Accel Entertainment, the largest operator of video gaming terminals (VGT) in the US, faces a lawsuit from a competitor in Illinois that claims “illegal and tortious conduct” by Accel as it tried “to dominate and control the video gaming industry in Illinois.”
Gold Rush Amusements filed the lawsuit Wednesday in a Cook County courthouse. According to the 25-page complaint, Gold Rush took out two loans from Accel totaling $30 million in July 2019.
As part of the agreement, Accel included a framework for it to convert the loan into an equity share of Gold Rush in case it was unable to pay off the loans. However, the suit claims Accel CEO Andy Rubenstein told Gold Rush owner Rick Heidner repeatedly that his company would not take that step. The loan papers were amended in December 2020 to give Gold Rush the chance to expedite repayment without incurring any penalties.
Gold Rush Claims Accel Set Up ‘Bounty’ Program
At the same time, though, Gold Rush claimed Accel began to interfere in its business. Representatives of Accel would make misleading statements about Gold Rush going out of business, the company losing its license with the Illinois Gaming Board (IGB), and Heidner facing an indictment on federal charges. In September 2019, Heidner was linked to a federal investigation into then-State Sen. Martin Sandoval. While the investigation would eventually scuttle Heidner’s chance to get a racing and casino gaming license in Illinois, the US Attorney’s office would declare the Gold Rush owner a non-target in June 2020.
In addition, Gold Rush learned of a “bounty” system Rubenstein set up for his sales team, giving them higher commissions if they got a Gold Rush client to switch to Accel. So much so, that the lawsuit alleges Rubenstein told his sales team to only focus on taking business away from Gold Rush and not any other competitor.
This conduct was intended to harm Gold Rush’s business and reduce the growth prospects for Gold Rush so that it would be more amenable to being acquired by Accel, potentially at a discount,” the suit states.
That led to Gold Rush seeking to pay off its loans as quickly as possible, but at the same time, the suit also contends that last July, Accel started to take steps to activate the equity clause in the loan agreement.
After the IGB rejected Accel’s move, that company filed two lawsuits earlier this year. One against the board as a challenge to its ruling, and another against Gold Rush for reneging on the loan agreement by blocking the equity conversion.
Gold Rush, in its lawsuit, seeks damages from Accel for the misinformation its employees allegedly spread in the market. The company also seeks damages and relief pertaining to the loans.
A message to an Accel spokesperson was not immediately returned over the weekend.
About Illinois VGT Market
VGTs are a major part of the Illinois gaming market.

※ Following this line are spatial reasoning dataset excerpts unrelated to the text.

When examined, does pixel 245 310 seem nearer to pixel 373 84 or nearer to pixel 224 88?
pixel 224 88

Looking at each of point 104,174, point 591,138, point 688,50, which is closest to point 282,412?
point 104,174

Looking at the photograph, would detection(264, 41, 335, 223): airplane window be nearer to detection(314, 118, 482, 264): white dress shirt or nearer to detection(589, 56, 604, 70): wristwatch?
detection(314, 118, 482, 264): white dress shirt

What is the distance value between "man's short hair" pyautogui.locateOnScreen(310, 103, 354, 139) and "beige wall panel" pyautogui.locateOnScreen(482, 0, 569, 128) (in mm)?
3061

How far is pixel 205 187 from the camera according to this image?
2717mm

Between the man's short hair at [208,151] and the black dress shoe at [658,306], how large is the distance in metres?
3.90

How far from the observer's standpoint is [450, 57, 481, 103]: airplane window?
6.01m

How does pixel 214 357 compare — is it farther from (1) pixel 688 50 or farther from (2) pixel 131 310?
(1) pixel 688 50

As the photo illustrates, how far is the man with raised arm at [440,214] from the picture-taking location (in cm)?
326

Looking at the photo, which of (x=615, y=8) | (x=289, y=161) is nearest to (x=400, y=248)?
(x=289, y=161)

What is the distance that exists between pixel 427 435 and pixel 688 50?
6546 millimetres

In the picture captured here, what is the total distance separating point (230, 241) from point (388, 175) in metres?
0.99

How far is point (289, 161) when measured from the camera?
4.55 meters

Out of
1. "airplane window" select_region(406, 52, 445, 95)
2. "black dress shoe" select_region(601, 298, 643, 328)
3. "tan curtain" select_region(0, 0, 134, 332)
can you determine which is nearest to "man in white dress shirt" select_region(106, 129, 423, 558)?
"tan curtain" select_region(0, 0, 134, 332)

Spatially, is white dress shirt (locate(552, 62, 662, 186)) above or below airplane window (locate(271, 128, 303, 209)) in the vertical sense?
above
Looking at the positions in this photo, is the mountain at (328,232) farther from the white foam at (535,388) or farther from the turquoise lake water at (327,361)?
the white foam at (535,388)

By the end of 2021, there were 41,826 machines deployed across 7,841 locations statewide. Bettors gambled nearly $29.8 billion in those terminals last year, according to IGB data. And the terminals generated nearly $2.5 billion in revenue.
Revenues are divided between the game operators, the establishments housing the games, and state and local governments. In 2021, Illinois and municipal governments received $841.4 million in tax revenue from VGTs.
According to the Gold Rush lawsuit, Accel has at least 13,663 terminals in operation across 2,565 Illinois establishments. Gold Rush has about 3,656 machines housed at more than 650 facilities.